>> BEGIN

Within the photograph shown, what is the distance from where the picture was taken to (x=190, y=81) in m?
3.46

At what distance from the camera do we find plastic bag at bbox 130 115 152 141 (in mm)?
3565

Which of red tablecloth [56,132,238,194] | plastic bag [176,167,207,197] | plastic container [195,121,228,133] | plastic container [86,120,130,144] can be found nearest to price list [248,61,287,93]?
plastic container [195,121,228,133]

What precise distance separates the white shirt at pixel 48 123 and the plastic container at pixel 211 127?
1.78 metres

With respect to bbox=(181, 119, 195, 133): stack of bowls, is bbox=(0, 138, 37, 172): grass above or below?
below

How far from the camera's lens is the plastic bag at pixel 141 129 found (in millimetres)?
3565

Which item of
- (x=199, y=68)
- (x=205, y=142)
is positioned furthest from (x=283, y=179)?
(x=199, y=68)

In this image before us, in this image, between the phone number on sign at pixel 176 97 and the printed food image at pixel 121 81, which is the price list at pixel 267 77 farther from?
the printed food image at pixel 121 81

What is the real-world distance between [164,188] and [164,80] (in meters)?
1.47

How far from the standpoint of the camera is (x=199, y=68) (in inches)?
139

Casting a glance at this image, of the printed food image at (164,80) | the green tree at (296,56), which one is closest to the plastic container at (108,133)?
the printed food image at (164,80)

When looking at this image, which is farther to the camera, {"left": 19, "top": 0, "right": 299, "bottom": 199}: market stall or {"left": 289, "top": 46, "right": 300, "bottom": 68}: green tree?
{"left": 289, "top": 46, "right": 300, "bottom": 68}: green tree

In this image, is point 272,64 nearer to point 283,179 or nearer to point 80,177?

>> END

- _What the task requires_
Find each line in the entries above that contains the word "food", and copy those lines out in full.

- _Complete output_
In this image before us, in this image, between the phone number on sign at pixel 176 97 and the printed food image at pixel 121 81, which is the price list at pixel 267 77 farther from?
the printed food image at pixel 121 81
Casting a glance at this image, of the printed food image at (164,80) | the green tree at (296,56), which one is closest to the plastic container at (108,133)?
the printed food image at (164,80)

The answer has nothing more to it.